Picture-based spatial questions
***
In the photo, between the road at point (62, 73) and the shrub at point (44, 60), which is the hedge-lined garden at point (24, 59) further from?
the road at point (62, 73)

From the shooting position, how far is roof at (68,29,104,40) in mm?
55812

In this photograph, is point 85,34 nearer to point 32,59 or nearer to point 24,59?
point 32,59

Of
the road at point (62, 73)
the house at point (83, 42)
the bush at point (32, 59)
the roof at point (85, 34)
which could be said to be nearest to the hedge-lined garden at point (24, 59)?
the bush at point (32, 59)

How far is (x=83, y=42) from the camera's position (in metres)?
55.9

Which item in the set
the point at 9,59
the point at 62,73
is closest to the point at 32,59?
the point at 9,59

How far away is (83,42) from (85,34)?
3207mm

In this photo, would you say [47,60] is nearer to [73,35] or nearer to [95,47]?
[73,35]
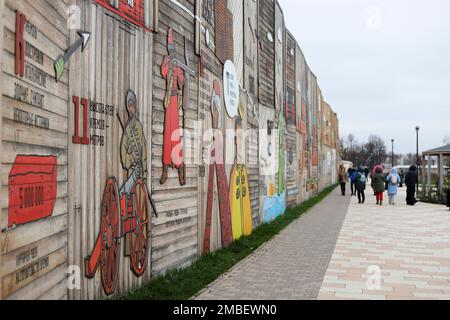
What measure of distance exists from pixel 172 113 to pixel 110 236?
2209 millimetres

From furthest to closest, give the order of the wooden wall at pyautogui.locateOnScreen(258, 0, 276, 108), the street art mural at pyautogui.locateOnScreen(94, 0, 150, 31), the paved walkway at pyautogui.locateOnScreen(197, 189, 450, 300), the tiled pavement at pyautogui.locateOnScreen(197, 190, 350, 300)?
the wooden wall at pyautogui.locateOnScreen(258, 0, 276, 108)
the paved walkway at pyautogui.locateOnScreen(197, 189, 450, 300)
the tiled pavement at pyautogui.locateOnScreen(197, 190, 350, 300)
the street art mural at pyautogui.locateOnScreen(94, 0, 150, 31)

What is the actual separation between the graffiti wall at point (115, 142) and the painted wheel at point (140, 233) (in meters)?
0.02

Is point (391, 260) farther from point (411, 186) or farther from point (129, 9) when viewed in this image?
point (411, 186)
***
* **Requirements**
Reproduce word for word the lines of the records starting at the one containing "In this photo, would" and ending at the one containing "2209 millimetres", including both of those lines. Omit any pictures.

* **Correct result**
In this photo, would you say [47,60] is nearer to [73,35] or nearer to [95,47]?
[73,35]
What measure of distance exists from pixel 172 113 to pixel 110 236?
2209 millimetres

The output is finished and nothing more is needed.